**How to complete this task:** The output should be every line below, retyped exactly, with no images.

START Material shown

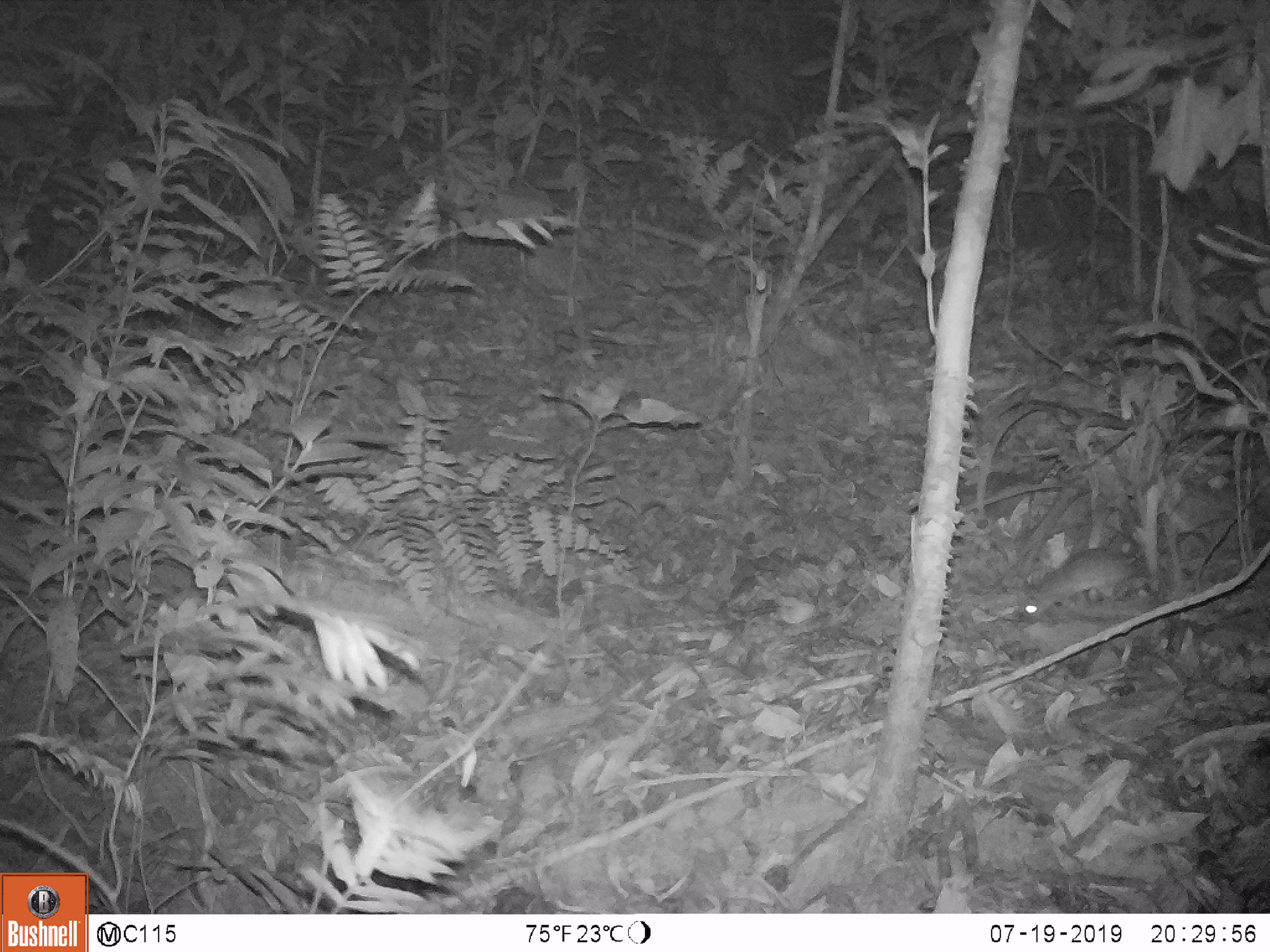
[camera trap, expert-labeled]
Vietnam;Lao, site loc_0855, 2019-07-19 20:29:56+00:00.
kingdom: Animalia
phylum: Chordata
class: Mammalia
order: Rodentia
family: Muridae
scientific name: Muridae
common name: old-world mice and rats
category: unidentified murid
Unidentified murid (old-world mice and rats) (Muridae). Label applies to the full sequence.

END Material shown

**Written response:**
[camera trap, expert-labeled]
Vietnam;Lao, site loc_0855, 2019-07-19 20:29:56+00:00.
kingdom: Animalia
phylum: Chordata
class: Mammalia
order: Rodentia
family: Muridae
scientific name: Muridae
common name: old-world mice and rats
category: unidentified murid
Unidentified murid (old-world mice and rats) (Muridae). Label applies to the full sequence.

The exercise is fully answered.